(Records supplied):
┏━━
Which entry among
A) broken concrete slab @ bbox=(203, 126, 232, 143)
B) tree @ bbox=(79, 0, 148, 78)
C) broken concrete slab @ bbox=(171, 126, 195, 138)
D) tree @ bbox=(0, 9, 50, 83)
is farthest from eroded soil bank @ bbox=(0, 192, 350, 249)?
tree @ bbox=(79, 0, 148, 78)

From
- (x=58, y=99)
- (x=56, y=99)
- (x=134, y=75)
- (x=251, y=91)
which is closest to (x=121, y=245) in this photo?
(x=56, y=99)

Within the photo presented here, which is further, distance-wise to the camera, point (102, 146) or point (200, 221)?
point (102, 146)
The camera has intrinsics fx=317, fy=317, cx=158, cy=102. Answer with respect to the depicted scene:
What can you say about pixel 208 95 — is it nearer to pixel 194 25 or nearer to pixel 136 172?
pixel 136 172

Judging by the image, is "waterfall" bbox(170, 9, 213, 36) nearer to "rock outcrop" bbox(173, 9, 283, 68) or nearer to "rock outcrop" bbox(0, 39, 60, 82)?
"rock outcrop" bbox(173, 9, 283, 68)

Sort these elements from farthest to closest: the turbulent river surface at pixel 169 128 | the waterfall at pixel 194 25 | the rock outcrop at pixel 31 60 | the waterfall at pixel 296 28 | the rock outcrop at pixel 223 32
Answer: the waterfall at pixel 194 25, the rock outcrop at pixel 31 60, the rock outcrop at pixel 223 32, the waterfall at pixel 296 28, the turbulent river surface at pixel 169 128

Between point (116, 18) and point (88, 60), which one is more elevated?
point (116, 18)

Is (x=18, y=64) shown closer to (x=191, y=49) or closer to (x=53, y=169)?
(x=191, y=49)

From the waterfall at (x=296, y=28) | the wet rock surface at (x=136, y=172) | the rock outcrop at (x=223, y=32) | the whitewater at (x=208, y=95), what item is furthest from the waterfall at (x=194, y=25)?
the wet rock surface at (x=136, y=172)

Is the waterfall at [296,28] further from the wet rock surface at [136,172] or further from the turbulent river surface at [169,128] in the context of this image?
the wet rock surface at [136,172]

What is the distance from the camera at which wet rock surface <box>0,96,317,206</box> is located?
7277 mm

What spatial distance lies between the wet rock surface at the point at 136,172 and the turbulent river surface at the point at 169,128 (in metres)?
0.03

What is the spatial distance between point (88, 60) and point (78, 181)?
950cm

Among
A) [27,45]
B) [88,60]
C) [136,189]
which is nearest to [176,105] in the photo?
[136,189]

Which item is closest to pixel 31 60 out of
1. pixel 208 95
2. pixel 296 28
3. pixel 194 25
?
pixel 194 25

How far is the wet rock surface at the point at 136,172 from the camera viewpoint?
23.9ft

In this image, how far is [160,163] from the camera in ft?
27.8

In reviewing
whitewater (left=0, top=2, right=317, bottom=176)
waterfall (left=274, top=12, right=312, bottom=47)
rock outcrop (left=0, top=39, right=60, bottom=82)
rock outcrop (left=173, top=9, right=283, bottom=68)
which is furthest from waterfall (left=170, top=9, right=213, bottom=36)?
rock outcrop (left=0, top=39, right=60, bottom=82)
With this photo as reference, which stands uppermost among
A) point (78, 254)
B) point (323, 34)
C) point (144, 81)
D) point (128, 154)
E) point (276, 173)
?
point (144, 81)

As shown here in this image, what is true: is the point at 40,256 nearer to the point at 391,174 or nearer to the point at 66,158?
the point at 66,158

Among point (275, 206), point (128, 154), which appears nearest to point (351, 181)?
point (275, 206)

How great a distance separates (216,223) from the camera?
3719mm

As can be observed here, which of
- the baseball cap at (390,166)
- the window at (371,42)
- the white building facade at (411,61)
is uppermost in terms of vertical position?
┗━━
(To do):
Reproduce only those lines of the entries above that run from the line with "What spatial distance" to the final line.

(Full response):
What spatial distance lies between the wet rock surface at the point at 136,172 and the turbulent river surface at the point at 169,128 (in metres)?
0.03

What is the spatial distance between point (88, 60) and point (78, 181)?
950cm

Among
A) [27,45]
B) [88,60]
C) [136,189]
which is nearest to [176,105] in the photo?
[136,189]

Which item is closest to pixel 31 60 out of
1. pixel 208 95
2. pixel 296 28
3. pixel 194 25
?
pixel 194 25

How far is the wet rock surface at the point at 136,172 from the camera viewpoint?
23.9ft

In this image, how far is [160,163] from the camera in ft?
27.8

In reviewing
whitewater (left=0, top=2, right=317, bottom=176)
waterfall (left=274, top=12, right=312, bottom=47)
rock outcrop (left=0, top=39, right=60, bottom=82)
rock outcrop (left=173, top=9, right=283, bottom=68)
which is furthest from waterfall (left=170, top=9, right=213, bottom=36)?
rock outcrop (left=0, top=39, right=60, bottom=82)
With this photo as reference, which stands uppermost among
A) point (78, 254)
B) point (323, 34)
C) point (144, 81)
D) point (128, 154)
E) point (276, 173)
?
point (144, 81)

As shown here in this image, what is true: is the point at 40,256 nearer to the point at 391,174 or nearer to the point at 66,158?
the point at 66,158

Among point (275, 206), point (128, 154), which appears nearest to point (351, 181)?
point (275, 206)

How great a distance separates (216,223) from the camera?
3719mm

As can be observed here, which of
- the baseball cap at (390,166)
- the window at (371,42)
- the white building facade at (411,61)
is uppermost in terms of vertical position?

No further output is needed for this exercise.